Mystery of the Nazca mummy: before the sacrifice, people were given psychedelics

(ORDO NEWS) — Scientists from the University of Warsaw in Poland have solved the mystery of the remains of an ancient mummy by examining just one hair from her head!

Thousands of years ago, a child in Peru fell victim to an ancient ritual. His head was chopped off and turned into a trophy of sorts.

A new analysis of a single hair from a mummy shows that the child consumed a cactus containing psychoactive substances right before the execution.

The surviving head of a child was one of 22 human remains associated with the ancient Nazca society.

These people lived in the pre-Hispanic era (3500 BC – 476 AD) and were buried near the southern coast of Peru, where they were found as part of an archaeological program that began as early as 1982.

Although scientists are not sure of the sex of the victim and the age of the child at the time of death, they were able to find out that he ate the San Pedro cactus (Echinopsis pachanoi).

It is a thorny plant known for its “strong hallucinogenic properties” and used by the indigenous peoples of the Americas in traditional medicine and during rituals.

According to the authors of the work, this is the first evidence that some of the victims, from which the trophy heads were made, were given psychotropic substances before death.

Scientists have learned the secret of the mummy by examining one hair

Mystery of the Nazca mummy before the sacrifice people were given psychedelics 2

For the study, experts collected individual hair samples from four trophy heads, three of which belonged to adults, and from 18 mummies, both adults and children.

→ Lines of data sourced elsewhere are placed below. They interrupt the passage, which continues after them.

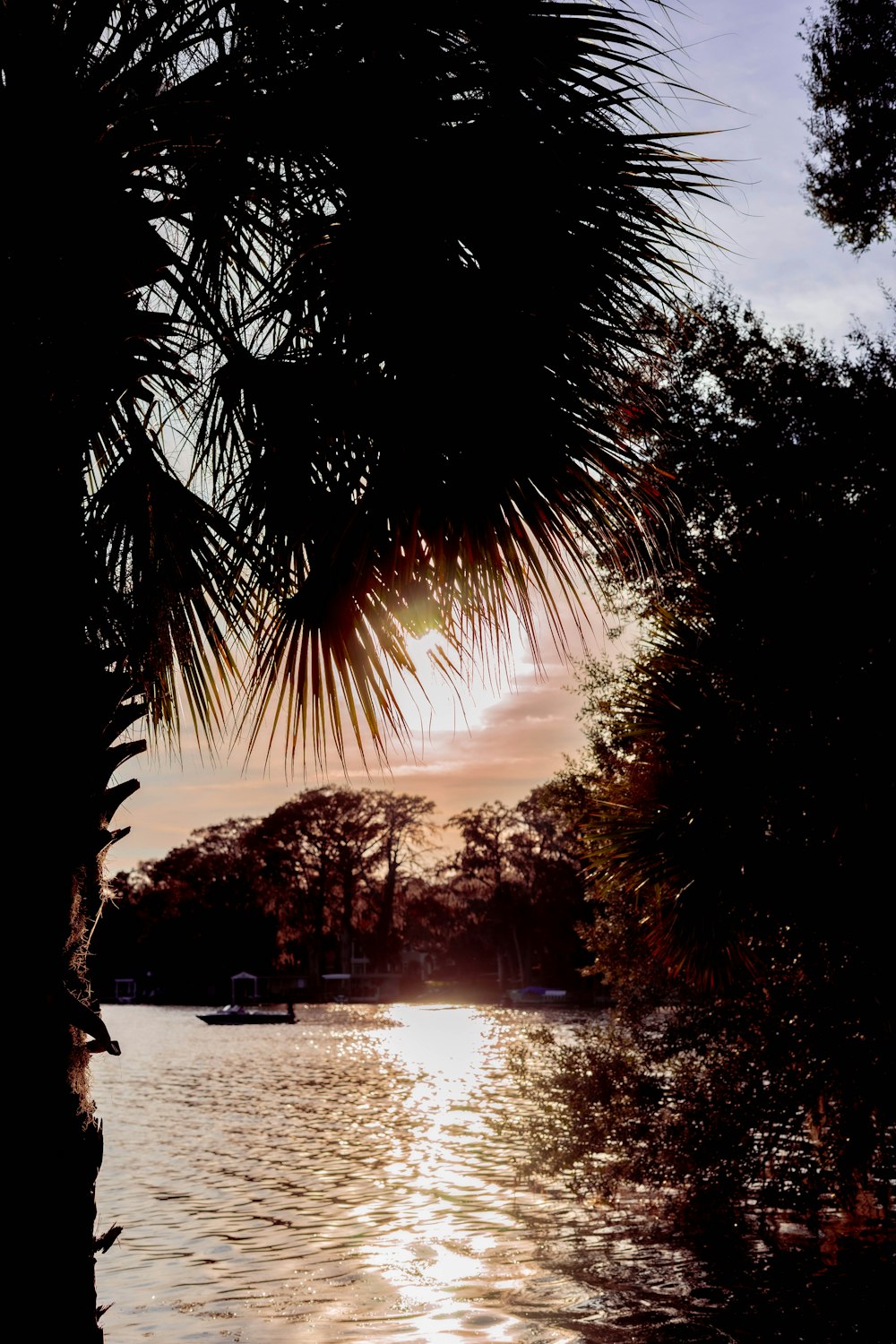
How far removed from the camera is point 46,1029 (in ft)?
9.73

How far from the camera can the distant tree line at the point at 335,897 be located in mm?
62906

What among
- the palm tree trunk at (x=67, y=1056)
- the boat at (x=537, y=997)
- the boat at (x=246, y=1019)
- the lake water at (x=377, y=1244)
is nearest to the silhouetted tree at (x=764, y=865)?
the lake water at (x=377, y=1244)

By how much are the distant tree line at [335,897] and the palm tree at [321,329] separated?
54001 millimetres

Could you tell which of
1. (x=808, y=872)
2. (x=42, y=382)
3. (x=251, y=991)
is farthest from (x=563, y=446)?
(x=251, y=991)

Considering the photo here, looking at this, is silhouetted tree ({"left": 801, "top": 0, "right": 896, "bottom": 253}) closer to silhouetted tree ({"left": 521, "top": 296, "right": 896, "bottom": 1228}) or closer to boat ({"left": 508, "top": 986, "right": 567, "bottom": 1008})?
silhouetted tree ({"left": 521, "top": 296, "right": 896, "bottom": 1228})

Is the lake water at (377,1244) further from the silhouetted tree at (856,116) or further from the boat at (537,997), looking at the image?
the boat at (537,997)

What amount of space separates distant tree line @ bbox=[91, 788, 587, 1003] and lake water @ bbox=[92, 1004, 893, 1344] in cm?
3996

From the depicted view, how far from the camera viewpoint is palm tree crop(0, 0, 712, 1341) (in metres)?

Toxicological examination showed that many of the deceased had consumed some kind of psychoactive or stimulant plant before their death.

Among them were coca leaves, known as the source of the psychoactive substance cocaine, and the San Pedro cactus, which contains mescaline, a psychedelic drug.

The researchers also found traces of Banisteriopsis caapi, the main compound in ayahuasca, a hallucinogenic drink that contains harmine and harmaline (two compounds used in modern antidepressants).